* [PROVIDED DATA]:
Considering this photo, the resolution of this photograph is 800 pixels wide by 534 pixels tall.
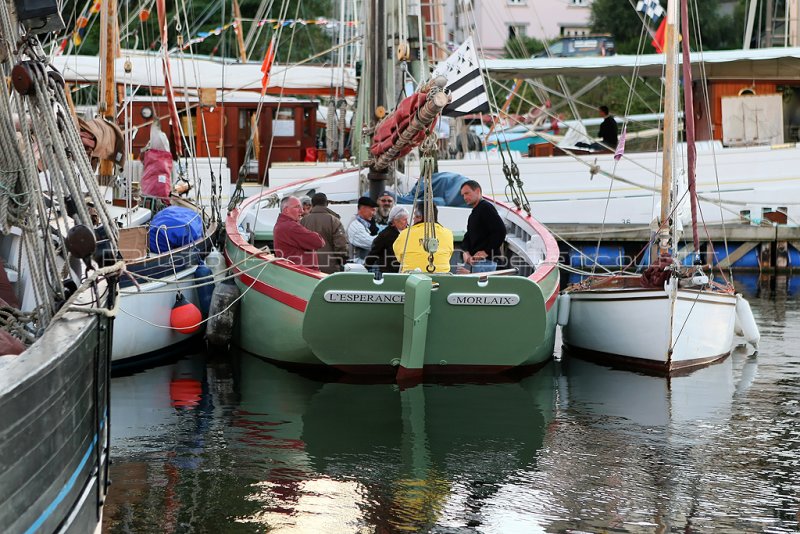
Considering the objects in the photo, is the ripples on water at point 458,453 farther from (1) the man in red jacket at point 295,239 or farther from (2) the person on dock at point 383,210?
(2) the person on dock at point 383,210

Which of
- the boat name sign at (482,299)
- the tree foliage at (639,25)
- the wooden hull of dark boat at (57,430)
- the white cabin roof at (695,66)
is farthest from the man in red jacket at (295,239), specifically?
the tree foliage at (639,25)

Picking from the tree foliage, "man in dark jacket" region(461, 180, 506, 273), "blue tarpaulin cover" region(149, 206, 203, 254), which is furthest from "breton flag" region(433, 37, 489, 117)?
the tree foliage

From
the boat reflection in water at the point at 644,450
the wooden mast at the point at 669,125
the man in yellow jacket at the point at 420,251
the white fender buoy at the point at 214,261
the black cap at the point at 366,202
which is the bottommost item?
the boat reflection in water at the point at 644,450

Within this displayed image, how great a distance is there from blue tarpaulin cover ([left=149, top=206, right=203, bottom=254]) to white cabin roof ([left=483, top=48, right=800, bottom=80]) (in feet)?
39.1

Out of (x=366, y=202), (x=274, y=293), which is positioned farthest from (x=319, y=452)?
(x=366, y=202)

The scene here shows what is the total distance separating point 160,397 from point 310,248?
2.45 metres

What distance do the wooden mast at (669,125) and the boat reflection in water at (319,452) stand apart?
2040mm

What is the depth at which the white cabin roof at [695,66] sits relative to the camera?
24984mm

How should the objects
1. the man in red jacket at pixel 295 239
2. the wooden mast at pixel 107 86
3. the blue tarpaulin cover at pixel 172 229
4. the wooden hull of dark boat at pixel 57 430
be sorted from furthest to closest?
the wooden mast at pixel 107 86 → the blue tarpaulin cover at pixel 172 229 → the man in red jacket at pixel 295 239 → the wooden hull of dark boat at pixel 57 430

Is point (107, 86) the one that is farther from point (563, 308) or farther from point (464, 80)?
point (563, 308)

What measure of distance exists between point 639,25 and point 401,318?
3858cm

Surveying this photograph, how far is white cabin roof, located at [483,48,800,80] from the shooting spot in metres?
25.0

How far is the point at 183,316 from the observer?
44.7 ft

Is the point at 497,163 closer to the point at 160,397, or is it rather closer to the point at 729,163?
the point at 729,163
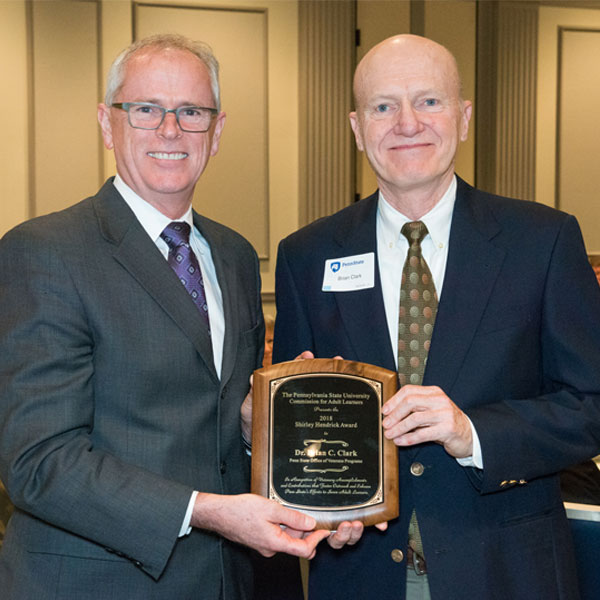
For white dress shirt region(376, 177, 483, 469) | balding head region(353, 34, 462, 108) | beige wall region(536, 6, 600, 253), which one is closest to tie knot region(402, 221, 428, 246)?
white dress shirt region(376, 177, 483, 469)

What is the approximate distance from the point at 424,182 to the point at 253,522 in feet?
3.27

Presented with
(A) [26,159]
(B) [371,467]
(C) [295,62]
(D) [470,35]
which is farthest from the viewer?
(D) [470,35]

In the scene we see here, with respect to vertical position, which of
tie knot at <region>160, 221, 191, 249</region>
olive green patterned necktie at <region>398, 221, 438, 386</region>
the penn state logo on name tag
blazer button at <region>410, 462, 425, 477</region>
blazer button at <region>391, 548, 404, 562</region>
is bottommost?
blazer button at <region>391, 548, 404, 562</region>

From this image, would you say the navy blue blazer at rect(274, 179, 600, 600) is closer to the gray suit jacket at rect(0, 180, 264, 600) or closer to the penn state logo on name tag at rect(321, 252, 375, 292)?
the penn state logo on name tag at rect(321, 252, 375, 292)

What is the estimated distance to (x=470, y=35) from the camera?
8.14 m

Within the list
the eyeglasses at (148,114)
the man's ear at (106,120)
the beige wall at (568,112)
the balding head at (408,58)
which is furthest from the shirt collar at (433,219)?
the beige wall at (568,112)

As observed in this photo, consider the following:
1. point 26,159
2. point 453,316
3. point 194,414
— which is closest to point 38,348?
point 194,414

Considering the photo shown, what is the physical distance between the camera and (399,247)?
2094 mm

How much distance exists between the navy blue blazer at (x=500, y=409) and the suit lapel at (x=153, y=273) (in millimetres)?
399

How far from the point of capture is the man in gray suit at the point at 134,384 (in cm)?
167

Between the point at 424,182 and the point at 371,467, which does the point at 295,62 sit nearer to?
the point at 424,182

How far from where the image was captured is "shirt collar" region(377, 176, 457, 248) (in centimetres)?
207

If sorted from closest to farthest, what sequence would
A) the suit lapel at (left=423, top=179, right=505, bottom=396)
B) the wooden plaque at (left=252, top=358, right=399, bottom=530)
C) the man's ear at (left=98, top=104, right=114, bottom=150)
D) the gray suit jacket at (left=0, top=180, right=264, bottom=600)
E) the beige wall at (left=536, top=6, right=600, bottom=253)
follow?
the gray suit jacket at (left=0, top=180, right=264, bottom=600) → the wooden plaque at (left=252, top=358, right=399, bottom=530) → the suit lapel at (left=423, top=179, right=505, bottom=396) → the man's ear at (left=98, top=104, right=114, bottom=150) → the beige wall at (left=536, top=6, right=600, bottom=253)

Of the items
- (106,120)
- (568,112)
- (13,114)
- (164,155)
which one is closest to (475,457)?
(164,155)
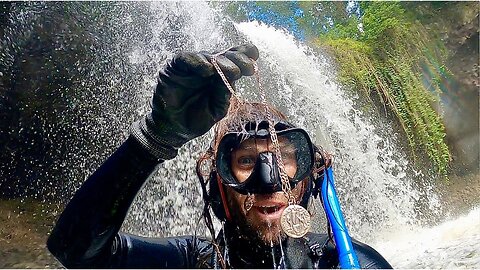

* [GIVEN INSTRUCTION]: Please state how many lines of the listing above contain the word "this", with case counting, and give only that number.

* [OUTPUT]: 5